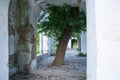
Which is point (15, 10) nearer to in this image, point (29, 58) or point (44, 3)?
point (44, 3)

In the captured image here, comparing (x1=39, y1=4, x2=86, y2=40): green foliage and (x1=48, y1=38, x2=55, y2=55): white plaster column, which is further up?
(x1=39, y1=4, x2=86, y2=40): green foliage

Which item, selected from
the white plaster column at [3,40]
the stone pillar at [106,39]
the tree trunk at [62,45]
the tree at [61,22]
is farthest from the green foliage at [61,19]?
the stone pillar at [106,39]

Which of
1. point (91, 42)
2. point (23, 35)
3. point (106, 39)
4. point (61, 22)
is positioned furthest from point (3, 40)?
point (61, 22)

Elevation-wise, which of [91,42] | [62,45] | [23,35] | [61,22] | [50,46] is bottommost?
[50,46]

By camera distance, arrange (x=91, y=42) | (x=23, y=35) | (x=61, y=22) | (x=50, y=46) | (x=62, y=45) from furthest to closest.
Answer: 1. (x=50, y=46)
2. (x=62, y=45)
3. (x=61, y=22)
4. (x=23, y=35)
5. (x=91, y=42)

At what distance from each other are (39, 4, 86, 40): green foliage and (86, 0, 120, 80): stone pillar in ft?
14.7

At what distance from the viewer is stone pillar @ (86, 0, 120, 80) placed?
249 centimetres

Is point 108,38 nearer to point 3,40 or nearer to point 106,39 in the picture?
point 106,39

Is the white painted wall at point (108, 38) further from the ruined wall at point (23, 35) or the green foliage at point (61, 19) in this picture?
the green foliage at point (61, 19)

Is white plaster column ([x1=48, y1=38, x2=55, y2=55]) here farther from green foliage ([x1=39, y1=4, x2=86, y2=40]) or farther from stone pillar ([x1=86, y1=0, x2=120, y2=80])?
stone pillar ([x1=86, y1=0, x2=120, y2=80])

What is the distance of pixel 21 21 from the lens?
22.0 feet

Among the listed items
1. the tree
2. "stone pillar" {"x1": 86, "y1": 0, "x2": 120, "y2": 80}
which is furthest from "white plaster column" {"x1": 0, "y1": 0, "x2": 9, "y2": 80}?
the tree

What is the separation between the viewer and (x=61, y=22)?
7266 millimetres

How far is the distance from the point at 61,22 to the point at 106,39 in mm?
4827
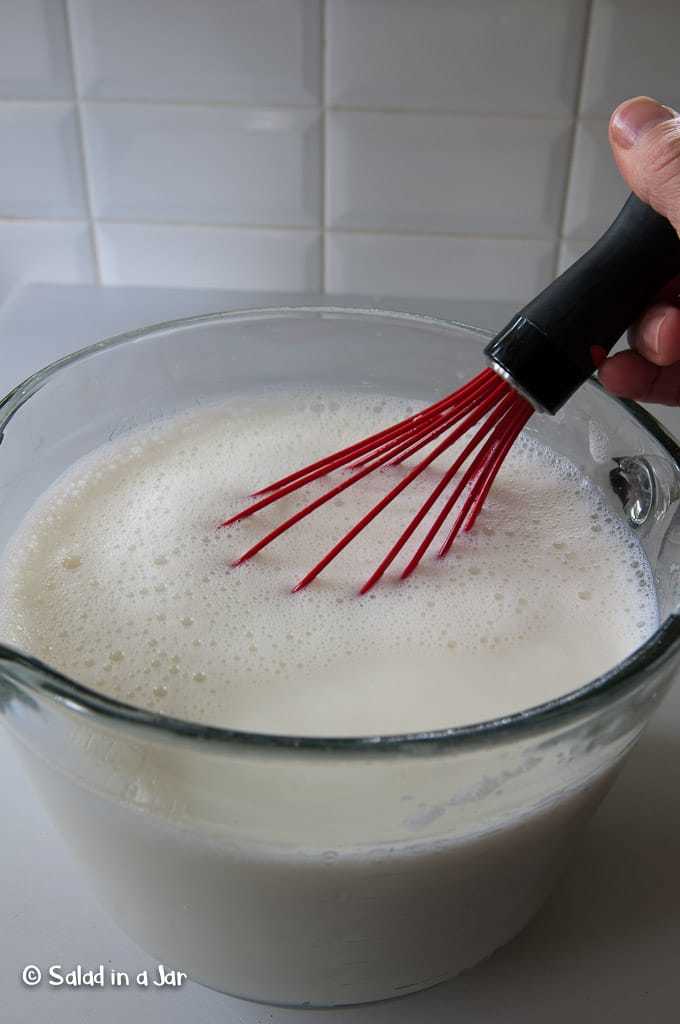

=-=-=-=-=

Pull out every line in the data above that contains the word "furthest". Case counts.

▸ **Reply to the exercise**
is positioned furthest from point (3, 40)?
By camera distance, arrange (x=91, y=42) | (x=23, y=35) | (x=61, y=22) | (x=50, y=46) | (x=62, y=45) from furthest to closest.
which is furthest from "white plaster column" {"x1": 0, "y1": 0, "x2": 9, "y2": 80}?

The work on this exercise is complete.